■ Task
Please reproduce the Google Cloud forum thread below word for word, from its opening disclosure line through its final sentence.

Disclosure: I work on GKE and Kubernetes at Google

------
obulpathi
> Google has long been a thought-leader in this space, and this shows in the
> sophistication and quality of its data offerings. From traditional batch
> processing with Dataproc, to rock-solid event delivery with Pub/Sub to the
> nearly magical abilities of BigQuery, building on Google’s data
> infrastructure provides us with a significant advantage where it matters the
> most.

Big Data is the core strength of Google Cloud. Good to see this move by
Spotify!

> What really tipped the scales towards Google for us, however, has been our
> experience with Google’s data platform and tools. Good infrastructure isn’t
> just about keeping things up and running, it’s about making all of our teams
> more efficient and more effective, and Google’s data stack does that for us
> in spades.

What I really really liked about Google Cloud is the ease of use. Spin up a
VM, start Cloud shell, SSH into your instance, install a bunch of software and
you will know what I mean. It's "Quality" Cloud.

------
jhgg
At work we moved to GCE at the beginning of this year, from Linode after they
were having stability issues over the christmas break. No complaints from us.
So far have been very happy with it. We were considering moving to AWS, but to
realize the same pricing as GCE we'd have to purchase reserved instances - the
sustained usage discounts have been huge for us.

■ Dataset content
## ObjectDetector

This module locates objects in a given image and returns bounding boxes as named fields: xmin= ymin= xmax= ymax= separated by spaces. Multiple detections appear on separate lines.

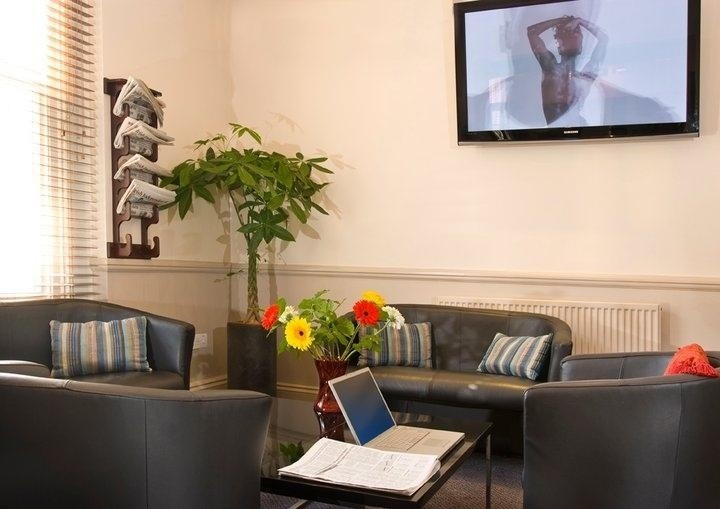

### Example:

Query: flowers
xmin=253 ymin=283 xmax=408 ymax=368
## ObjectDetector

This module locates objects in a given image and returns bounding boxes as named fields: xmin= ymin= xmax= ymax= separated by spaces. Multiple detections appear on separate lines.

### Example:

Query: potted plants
xmin=149 ymin=116 xmax=339 ymax=402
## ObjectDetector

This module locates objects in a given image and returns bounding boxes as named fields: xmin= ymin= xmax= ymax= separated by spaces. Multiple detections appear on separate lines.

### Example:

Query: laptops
xmin=328 ymin=366 xmax=465 ymax=460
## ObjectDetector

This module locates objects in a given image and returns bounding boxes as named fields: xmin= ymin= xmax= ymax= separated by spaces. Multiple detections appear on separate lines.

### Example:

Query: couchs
xmin=307 ymin=300 xmax=575 ymax=464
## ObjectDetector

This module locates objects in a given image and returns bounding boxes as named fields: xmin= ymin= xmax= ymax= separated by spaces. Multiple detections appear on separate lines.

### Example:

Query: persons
xmin=468 ymin=0 xmax=680 ymax=131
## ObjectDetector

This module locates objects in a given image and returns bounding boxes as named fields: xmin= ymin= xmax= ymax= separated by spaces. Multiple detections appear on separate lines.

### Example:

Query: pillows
xmin=46 ymin=313 xmax=155 ymax=381
xmin=660 ymin=341 xmax=720 ymax=382
xmin=351 ymin=314 xmax=436 ymax=372
xmin=473 ymin=327 xmax=555 ymax=384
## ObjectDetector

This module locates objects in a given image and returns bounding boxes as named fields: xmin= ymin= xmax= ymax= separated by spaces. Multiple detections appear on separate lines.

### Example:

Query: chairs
xmin=0 ymin=357 xmax=277 ymax=509
xmin=0 ymin=293 xmax=197 ymax=394
xmin=518 ymin=347 xmax=719 ymax=509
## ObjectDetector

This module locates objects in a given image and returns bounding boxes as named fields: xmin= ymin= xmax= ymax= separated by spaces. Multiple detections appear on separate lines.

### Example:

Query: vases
xmin=309 ymin=350 xmax=355 ymax=416
xmin=311 ymin=402 xmax=348 ymax=443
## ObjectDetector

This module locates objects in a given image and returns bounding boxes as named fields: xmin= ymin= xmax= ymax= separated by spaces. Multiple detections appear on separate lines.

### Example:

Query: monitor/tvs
xmin=454 ymin=0 xmax=701 ymax=145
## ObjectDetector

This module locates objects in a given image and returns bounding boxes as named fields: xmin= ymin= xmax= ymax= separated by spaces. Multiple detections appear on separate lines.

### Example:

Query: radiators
xmin=419 ymin=293 xmax=668 ymax=361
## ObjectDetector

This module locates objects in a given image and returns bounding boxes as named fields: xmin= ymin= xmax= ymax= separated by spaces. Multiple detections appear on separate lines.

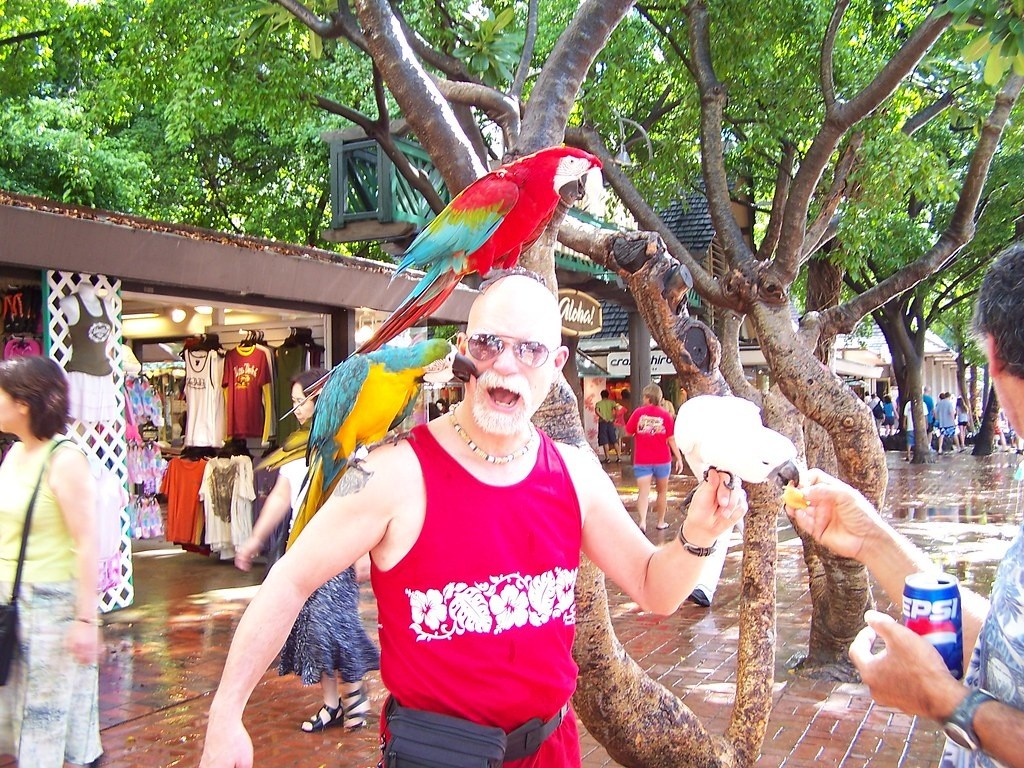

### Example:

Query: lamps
xmin=613 ymin=114 xmax=633 ymax=166
xmin=619 ymin=333 xmax=629 ymax=350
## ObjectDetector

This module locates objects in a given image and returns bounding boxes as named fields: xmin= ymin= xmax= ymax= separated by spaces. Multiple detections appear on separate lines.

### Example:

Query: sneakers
xmin=688 ymin=590 xmax=710 ymax=608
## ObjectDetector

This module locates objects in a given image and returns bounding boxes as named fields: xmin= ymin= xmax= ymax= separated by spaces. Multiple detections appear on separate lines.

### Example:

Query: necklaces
xmin=449 ymin=401 xmax=537 ymax=464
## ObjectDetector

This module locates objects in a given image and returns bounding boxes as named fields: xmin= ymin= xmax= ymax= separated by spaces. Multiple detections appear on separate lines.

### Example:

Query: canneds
xmin=902 ymin=571 xmax=964 ymax=683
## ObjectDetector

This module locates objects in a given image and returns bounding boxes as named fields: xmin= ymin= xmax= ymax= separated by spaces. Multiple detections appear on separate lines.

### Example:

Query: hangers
xmin=127 ymin=437 xmax=166 ymax=448
xmin=142 ymin=415 xmax=159 ymax=431
xmin=261 ymin=435 xmax=279 ymax=457
xmin=137 ymin=493 xmax=160 ymax=503
xmin=179 ymin=333 xmax=228 ymax=361
xmin=218 ymin=439 xmax=254 ymax=460
xmin=239 ymin=329 xmax=268 ymax=347
xmin=132 ymin=373 xmax=152 ymax=384
xmin=181 ymin=446 xmax=216 ymax=460
xmin=281 ymin=328 xmax=325 ymax=352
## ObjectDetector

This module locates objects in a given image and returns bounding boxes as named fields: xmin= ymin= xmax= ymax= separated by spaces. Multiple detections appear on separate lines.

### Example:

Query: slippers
xmin=656 ymin=523 xmax=669 ymax=530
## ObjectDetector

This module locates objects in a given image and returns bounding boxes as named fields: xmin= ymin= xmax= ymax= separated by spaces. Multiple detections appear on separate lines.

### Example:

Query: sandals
xmin=301 ymin=703 xmax=344 ymax=731
xmin=340 ymin=688 xmax=367 ymax=728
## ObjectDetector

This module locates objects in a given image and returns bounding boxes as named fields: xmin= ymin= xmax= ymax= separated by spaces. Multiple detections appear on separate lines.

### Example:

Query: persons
xmin=615 ymin=389 xmax=631 ymax=454
xmin=688 ymin=517 xmax=744 ymax=607
xmin=595 ymin=390 xmax=621 ymax=464
xmin=235 ymin=369 xmax=379 ymax=732
xmin=0 ymin=356 xmax=104 ymax=768
xmin=199 ymin=275 xmax=748 ymax=768
xmin=661 ymin=399 xmax=674 ymax=415
xmin=993 ymin=410 xmax=1020 ymax=451
xmin=785 ymin=242 xmax=1024 ymax=768
xmin=903 ymin=386 xmax=969 ymax=462
xmin=864 ymin=391 xmax=900 ymax=436
xmin=625 ymin=384 xmax=683 ymax=534
xmin=429 ymin=398 xmax=458 ymax=421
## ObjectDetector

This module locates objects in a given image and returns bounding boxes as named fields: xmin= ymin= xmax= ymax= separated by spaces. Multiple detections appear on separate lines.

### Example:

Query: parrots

■ The answer
Disclosure: I work on GKE and Kubernetes at Google

------
obulpathi
> Google has long been a thought-leader in this space, and this shows in the
> sophistication and quality of its data offerings. From traditional batch
> processing with Dataproc, to rock-solid event delivery with Pub/Sub to the
> nearly magical abilities of BigQuery, building on Google’s data
> infrastructure provides us with a significant advantage where it matters the
> most.

Big Data is the core strength of Google Cloud. Good to see this move by
Spotify!

> What really tipped the scales towards Google for us, however, has been our
> experience with Google’s data platform and tools. Good infrastructure isn’t
> just about keeping things up and running, it’s about making all of our teams
> more efficient and more effective, and Google’s data stack does that for us
> in spades.

What I really really liked about Google Cloud is the ease of use. Spin up a
VM, start Cloud shell, SSH into your instance, install a bunch of software and
you will know what I mean. It's "Quality" Cloud.

------
jhgg
At work we moved to GCE at the beginning of this year, from Linode after they
were having stability issues over the christmas break. No complaints from us.
So far have been very happy with it. We were considering moving to AWS, but to
realize the same pricing as GCE we'd have to purchase reserved instances - the
sustained usage discounts have been huge for us.